Несмотря на то что Валентино был не на пике, это все еще было одно из самых почитаемых имен в мире моды со всеобъемлющим бизнесом, охватывая женскую моду и готовые коллекции одежды, которые демонстрировались в Париже, мужскую одежду, коллекции для молодежи и полный ассортимент аксессуаров и духов. Форд был директором по дизайну в «Гуччи» в течение года и постепенно брал на себя все больше и больше работы, поскольку сотрудники отдела дизайна увольнялись из-за растущих трудностей в компании. В тот момент он в одиночку разрабатывал все одиннадцать продуктовых линеек «Гуччи», включая одежду, обувь, сумки и аксессуары, чемоданы и подарки, с помощью немногих оставшихся помощников. Форд работал круглосуточно с редкими перерывами на сон. Он устал, но ему нравилось быть у руля.
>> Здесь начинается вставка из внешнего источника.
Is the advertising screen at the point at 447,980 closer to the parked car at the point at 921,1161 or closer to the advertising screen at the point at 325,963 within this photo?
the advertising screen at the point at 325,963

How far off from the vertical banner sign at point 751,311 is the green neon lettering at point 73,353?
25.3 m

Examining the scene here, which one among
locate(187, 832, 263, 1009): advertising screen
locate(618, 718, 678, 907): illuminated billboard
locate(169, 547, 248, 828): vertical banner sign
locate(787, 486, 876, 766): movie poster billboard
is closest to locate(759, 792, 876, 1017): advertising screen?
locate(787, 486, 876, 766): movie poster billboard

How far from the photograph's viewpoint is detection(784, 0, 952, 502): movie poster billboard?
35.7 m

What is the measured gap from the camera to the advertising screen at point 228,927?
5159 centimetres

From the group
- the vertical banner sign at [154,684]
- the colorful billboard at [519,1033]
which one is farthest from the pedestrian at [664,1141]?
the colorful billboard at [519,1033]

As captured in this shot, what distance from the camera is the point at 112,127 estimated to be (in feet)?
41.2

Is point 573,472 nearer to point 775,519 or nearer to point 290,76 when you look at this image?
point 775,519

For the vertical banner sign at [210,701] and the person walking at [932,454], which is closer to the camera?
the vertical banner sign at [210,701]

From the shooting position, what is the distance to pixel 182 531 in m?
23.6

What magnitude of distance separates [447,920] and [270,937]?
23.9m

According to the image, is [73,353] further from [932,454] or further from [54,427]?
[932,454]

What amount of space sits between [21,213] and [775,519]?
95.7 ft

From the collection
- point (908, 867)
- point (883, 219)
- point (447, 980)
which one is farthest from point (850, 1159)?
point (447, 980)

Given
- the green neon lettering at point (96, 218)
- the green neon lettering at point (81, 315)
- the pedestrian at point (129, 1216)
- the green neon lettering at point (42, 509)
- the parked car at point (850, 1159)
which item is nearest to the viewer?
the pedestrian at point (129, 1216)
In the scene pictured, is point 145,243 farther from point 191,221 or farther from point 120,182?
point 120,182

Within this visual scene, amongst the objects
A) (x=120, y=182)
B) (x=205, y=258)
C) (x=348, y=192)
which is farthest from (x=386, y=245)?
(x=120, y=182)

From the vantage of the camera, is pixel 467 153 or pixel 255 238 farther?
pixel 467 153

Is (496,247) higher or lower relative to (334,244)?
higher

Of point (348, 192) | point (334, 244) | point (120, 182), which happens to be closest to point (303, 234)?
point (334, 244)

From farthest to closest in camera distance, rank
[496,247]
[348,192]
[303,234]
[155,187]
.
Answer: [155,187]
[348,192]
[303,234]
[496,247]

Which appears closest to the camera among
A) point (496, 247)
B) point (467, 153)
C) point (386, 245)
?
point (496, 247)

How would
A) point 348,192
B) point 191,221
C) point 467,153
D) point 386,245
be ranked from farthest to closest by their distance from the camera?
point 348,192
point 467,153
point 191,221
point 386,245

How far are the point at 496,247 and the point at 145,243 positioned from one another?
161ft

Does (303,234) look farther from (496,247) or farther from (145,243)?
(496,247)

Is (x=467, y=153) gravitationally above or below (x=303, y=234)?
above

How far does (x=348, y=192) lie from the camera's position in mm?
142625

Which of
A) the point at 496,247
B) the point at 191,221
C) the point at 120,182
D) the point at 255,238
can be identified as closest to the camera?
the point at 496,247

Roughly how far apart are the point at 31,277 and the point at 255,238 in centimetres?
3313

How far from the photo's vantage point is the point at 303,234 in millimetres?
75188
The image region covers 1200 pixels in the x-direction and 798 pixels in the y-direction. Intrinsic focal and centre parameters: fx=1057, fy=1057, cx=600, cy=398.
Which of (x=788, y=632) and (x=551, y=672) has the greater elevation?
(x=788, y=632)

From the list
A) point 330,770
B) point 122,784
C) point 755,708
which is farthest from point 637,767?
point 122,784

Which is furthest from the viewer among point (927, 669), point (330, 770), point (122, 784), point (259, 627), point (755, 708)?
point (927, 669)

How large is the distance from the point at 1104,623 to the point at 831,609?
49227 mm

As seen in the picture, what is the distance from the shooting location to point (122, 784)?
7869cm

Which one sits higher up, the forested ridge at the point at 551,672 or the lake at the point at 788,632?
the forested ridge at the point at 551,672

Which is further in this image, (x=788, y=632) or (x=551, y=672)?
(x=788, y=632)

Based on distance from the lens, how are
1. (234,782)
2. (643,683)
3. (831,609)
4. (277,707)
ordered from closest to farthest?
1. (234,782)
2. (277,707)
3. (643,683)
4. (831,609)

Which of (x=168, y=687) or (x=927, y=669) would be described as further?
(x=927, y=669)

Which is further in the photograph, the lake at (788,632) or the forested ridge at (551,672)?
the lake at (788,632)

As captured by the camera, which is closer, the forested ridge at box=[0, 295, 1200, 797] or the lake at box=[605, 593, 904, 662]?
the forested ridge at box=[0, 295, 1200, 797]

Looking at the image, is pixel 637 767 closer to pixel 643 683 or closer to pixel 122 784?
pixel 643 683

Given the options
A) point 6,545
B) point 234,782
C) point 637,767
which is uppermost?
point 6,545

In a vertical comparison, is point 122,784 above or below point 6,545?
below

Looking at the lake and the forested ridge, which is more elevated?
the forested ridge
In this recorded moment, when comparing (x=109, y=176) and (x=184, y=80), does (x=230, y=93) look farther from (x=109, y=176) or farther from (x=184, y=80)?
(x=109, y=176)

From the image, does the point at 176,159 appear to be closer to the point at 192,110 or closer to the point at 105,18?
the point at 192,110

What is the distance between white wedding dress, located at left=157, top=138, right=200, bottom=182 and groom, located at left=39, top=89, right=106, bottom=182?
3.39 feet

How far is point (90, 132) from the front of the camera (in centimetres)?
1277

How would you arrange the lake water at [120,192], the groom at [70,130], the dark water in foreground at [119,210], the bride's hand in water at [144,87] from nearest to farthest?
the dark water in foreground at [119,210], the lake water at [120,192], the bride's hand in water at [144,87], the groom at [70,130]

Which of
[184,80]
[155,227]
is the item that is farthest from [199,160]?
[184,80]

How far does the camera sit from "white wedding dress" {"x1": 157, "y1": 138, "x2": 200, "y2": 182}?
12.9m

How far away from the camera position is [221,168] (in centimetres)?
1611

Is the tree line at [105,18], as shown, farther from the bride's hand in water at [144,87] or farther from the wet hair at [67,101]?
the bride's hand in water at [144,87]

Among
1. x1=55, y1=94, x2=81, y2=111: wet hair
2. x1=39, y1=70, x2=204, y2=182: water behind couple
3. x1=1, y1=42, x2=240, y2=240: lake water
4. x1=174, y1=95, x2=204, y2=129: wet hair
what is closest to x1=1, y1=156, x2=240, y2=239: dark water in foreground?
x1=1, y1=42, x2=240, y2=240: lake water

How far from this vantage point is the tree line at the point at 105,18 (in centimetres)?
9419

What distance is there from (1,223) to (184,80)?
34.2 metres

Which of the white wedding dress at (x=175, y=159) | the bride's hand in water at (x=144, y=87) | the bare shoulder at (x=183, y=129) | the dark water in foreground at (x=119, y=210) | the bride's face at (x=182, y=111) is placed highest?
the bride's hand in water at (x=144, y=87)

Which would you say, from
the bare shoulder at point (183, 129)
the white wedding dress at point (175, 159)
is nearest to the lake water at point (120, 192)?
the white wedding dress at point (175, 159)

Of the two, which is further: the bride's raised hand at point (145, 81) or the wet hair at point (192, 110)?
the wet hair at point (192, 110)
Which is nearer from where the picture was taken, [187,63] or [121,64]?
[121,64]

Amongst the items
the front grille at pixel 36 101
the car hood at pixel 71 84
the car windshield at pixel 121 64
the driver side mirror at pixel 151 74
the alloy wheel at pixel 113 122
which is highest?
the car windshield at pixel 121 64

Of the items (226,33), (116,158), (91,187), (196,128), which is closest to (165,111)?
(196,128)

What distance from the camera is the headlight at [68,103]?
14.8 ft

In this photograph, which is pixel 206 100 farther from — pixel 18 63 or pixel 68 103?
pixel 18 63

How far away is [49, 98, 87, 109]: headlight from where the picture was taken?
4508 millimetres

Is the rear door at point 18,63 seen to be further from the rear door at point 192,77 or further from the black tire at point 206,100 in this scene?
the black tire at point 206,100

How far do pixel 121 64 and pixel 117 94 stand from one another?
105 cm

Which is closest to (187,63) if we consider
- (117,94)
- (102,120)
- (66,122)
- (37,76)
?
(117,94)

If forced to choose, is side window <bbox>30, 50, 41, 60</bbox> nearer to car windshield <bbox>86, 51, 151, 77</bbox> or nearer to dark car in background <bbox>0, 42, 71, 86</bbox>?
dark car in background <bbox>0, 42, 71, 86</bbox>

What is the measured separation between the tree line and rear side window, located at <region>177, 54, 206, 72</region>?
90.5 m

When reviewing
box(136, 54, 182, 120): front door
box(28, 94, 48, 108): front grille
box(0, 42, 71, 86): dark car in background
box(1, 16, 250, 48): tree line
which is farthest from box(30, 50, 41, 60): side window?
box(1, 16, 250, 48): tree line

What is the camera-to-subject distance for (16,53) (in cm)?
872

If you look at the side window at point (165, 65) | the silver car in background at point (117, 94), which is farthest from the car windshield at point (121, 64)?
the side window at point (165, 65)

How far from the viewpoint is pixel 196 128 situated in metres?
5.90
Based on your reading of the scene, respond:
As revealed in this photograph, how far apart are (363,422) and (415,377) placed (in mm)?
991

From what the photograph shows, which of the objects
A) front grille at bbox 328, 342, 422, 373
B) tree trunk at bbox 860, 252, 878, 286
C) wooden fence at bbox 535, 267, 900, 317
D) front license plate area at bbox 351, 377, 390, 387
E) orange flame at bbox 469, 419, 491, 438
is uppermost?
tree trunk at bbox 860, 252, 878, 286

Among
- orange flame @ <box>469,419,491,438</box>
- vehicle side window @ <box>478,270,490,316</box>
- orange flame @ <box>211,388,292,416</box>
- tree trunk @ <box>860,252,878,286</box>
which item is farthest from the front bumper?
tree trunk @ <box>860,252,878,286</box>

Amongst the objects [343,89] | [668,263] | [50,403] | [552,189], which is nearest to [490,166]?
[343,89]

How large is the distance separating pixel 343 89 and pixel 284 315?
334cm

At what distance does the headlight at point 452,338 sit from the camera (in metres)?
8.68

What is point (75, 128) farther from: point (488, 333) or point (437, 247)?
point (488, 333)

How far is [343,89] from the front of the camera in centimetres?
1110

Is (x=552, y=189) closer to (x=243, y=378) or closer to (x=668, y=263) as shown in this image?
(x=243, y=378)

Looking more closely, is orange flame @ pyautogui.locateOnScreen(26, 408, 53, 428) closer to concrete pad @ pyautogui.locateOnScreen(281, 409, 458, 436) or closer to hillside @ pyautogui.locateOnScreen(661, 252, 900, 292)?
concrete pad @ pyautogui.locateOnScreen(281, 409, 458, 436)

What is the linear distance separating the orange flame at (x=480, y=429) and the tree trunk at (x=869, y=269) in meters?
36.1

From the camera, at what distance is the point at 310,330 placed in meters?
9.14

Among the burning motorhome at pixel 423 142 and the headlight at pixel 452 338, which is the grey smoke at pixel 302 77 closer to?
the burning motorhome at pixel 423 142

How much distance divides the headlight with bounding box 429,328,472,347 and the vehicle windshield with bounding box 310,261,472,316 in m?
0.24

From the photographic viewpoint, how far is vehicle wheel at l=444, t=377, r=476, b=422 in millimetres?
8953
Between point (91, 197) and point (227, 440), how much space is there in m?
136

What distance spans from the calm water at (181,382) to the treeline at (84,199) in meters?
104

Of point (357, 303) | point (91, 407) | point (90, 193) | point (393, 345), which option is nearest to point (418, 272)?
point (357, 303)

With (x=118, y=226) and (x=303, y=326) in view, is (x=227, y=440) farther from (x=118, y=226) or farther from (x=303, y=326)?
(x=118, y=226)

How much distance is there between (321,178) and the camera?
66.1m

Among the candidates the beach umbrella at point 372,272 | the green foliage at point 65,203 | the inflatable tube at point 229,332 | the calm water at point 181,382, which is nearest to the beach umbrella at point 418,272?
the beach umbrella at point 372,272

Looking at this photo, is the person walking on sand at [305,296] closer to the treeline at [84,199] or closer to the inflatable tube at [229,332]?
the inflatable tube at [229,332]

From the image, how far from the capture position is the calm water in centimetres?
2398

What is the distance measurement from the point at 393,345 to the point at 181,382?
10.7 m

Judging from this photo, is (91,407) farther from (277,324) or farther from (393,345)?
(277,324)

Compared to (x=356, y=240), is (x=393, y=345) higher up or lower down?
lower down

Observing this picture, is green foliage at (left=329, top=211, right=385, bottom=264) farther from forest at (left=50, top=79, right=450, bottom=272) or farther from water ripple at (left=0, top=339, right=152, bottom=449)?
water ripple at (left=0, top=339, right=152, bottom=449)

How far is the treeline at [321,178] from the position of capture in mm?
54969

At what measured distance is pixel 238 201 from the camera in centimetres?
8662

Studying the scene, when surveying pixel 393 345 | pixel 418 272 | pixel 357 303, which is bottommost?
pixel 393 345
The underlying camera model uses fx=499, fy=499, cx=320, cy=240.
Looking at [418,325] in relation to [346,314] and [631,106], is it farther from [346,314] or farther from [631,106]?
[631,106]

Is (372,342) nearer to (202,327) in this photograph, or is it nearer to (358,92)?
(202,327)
Форд обдумывал свое будущее на обратном пути в Милан после посещения офиса Валентино в Риме. Он подумал о Доун Мелло, которая дала ему шанс и позволила проявить себя, предлагая ему все больше и больше должностных обязанностей. За последние несколько месяцев, когда рабочая обстановка в «Гуччи» стала весьма напряженной и непредсказуемой, они так сблизились, что брались завершать начатые проекты друг за друга. Вернувшись в город, Форд направился прямо на Пьяцца Сан-Феделе, поднялся на лифте на пятый этаж и постучал в дверь кабинета Мелло.

Она ждала его и подняла глаза от своего стола, прикусив губу, и ее карие глаза обеспокоенно изучали его лицо. Форд сел, положив одну руку на гладкую черную поверхность ее стола, и посмотрел на свои ботинки. Затем он поднял свои карие глаза, встретился взглядом с Мелло и покачал головой.

– Я не уйду, – решительно заявил он. – Я не могу оставить тебя в таком хаосе. У нас есть коллекция, которую нужно выпустить. Давай вернемся к работе.

Поскольку до осенних показов оставалось всего несколько недель, Форд и другие помощники дизайнера работали сверхурочно, чтобы подготовить коллекцию, даже когда руководители «Гуччи» сократили поставки и заработную плату за сверхурочную работу. Мелло попросила сотрудников отдела дизайна входить через заднюю дверь, дабы не нагнетать напряженность.

– Маурицио, похоже, не понимал, что Том все проектировал сам. Компания собиралась выйти на рынок в марте, а мы не могли купить ткань, мы не могли сделать шоу! – вспоминала Мелло. Она позвонила в Лондон Маджелло, которому к тому времени заплатил султан Брунея. Маджелло послал ей деньги, чтобы купить ткани и заплатить итальянским дизайнерам.